7070 White LED Datasheet - Size 7.0x7.0x2.8mm - Voltage 49V - Power 7.8W - English Technical Document

1. Product Overview

This document provides comprehensive technical specifications for a high-power white LED in a 7070 package format. The device is designed for demanding lighting applications requiring high luminous output and robust thermal performance. Its thermally enhanced package design allows for efficient heat dissipation, supporting high current operation and contributing to long-term reliability.

The LED is a top-view component, offering a wide viewing angle suitable for applications requiring broad light distribution. It is compatible with lead-free reflow soldering processes and is designed to comply with relevant environmental regulations.

2. Key Features and Applications

2.1 Core Features

• Top view white LED emission.
• Thermally Enhanced Package Design for improved heat management.
• High luminous flux output.
• High current capability (up to 150mA continuous).
• Compact Package Size (7.0mm x 7.0mm).
• Wide viewing angle (typically 120 degrees).
• Suitable for Pb-free Reflow Soldering Application.
• RoHS compliant.

2.2 Target Applications

• Architectural and Decorative lighting.
• Retrofit lighting solutions (replacement for traditional light sources).
• General lighting purposes.
• Indoor & Outdoor sign board backlighting.

3. Technical Parameters: In-Depth Objective Interpretation

3.1 Electro-Optical Characteristics

All measurements are specified at a junction temperature (Tj) of 25°C and a forward current (IF) of 100mA. The device is available in multiple Correlated Color Temperatures (CCT): 2700K, 3000K, 4000K, 5000K, 5700K, and 6500K. All variants offer a minimum Color Rendering Index (Ra) of 80. The typical luminous flux ranges from 590 lm to 650 lm depending on the CCT, with a minimum guaranteed output specified for each bin. A measurement tolerance of ±7% applies to luminous flux, and ±2% for Ra.

3.2 Absolute Maximum Ratings

These ratings define the limits beyond which permanent damage to the device may occur. Operation should always be maintained within these boundaries.

• Forward Current (IF): 150 mA (continuous).
• Pulse Forward Current (IFP): 225 mA (Pulse Width ≤100μs, Duty cycle ≤1/10).
• Power Dissipation (PD): 7800 mW.
• Reverse Voltage (VR): 5 V.
• Operating Temperature (Topr): -40°C to +105°C.
• Storage Temperature (Tstg): -40°C to +85°C.
• Junction Temperature (Tj): 120°C (maximum).
• Soldering Temperature (Tsld): Reflow profile with peak of 230°C or 260°C for 10 seconds.

-- STATED EXERCISE A --
Edit the entries from the line with "Which choice from" through the last line of the entries, replacing "electrical meter box" with "utility meter box" and leaving everything else unchanged.
The LED datasheet above has no connection to the entries that come next.

-- RECORDS SHOWN --
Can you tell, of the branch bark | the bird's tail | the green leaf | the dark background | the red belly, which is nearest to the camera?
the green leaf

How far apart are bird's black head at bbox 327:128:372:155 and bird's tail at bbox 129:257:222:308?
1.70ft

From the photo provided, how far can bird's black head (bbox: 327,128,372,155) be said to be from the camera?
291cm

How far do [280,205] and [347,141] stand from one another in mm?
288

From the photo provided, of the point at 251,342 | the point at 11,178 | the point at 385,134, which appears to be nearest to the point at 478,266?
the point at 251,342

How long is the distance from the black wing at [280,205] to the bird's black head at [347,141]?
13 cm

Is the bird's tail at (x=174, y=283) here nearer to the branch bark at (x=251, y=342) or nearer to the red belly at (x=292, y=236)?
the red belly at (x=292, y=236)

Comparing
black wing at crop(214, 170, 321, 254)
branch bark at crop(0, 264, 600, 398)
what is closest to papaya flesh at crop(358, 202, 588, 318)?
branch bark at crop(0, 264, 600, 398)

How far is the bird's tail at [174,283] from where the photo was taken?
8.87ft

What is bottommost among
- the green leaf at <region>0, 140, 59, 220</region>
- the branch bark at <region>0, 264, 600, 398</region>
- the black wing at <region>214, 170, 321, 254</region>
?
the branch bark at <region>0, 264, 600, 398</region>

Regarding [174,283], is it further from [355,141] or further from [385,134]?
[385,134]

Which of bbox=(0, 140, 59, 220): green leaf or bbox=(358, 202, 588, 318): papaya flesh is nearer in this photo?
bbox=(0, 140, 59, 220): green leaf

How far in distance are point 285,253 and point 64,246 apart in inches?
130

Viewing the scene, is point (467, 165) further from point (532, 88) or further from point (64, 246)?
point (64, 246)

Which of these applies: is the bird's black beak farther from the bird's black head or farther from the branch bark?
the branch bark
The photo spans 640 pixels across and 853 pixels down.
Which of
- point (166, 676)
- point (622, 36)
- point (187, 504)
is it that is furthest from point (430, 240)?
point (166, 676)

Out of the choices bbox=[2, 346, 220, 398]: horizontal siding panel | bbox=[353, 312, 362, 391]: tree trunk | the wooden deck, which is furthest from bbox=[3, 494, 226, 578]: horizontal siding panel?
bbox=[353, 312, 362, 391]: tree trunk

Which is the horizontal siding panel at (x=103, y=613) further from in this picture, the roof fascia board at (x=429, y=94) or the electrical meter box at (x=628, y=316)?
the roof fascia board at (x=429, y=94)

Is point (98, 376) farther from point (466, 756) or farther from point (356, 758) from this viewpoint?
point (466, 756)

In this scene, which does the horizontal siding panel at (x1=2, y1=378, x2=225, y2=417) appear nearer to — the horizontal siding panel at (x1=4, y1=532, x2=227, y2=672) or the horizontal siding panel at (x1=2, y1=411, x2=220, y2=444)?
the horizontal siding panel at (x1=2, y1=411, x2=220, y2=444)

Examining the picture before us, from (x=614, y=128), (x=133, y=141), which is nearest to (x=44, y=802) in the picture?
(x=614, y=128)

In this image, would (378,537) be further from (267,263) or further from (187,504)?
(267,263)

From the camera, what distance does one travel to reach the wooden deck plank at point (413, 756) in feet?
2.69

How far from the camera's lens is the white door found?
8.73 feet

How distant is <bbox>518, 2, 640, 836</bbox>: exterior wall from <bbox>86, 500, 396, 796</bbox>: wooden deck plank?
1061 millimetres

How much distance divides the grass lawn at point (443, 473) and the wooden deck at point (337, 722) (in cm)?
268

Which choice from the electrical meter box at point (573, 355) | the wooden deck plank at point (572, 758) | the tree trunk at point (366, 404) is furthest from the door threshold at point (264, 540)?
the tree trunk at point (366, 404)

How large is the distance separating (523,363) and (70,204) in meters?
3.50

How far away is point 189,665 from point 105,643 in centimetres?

-- STATED EXERCISE B --
Copy the LED datasheet word for word from "2.1 Core Features" to "(typically 120 degrees).".

-- FULL OUTPUT A --
Which choice from the utility meter box at point (573, 355) | the wooden deck plank at point (572, 758) | the tree trunk at point (366, 404) is furthest from the door threshold at point (264, 540)?
the tree trunk at point (366, 404)

How large is the distance separating (523,363) and (70,204) in meters?
3.50

How far away is point 189,665 from point 105,643 in centimetres?

-- FULL OUTPUT B --
2.1 Core Features

• Top view white LED emission.
• Thermally Enhanced Package Design for improved heat management.
• High luminous flux output.
• High current capability (up to 150mA continuous).
• Compact Package Size (7.0mm x 7.0mm).
• Wide viewing angle (typically 120 degrees).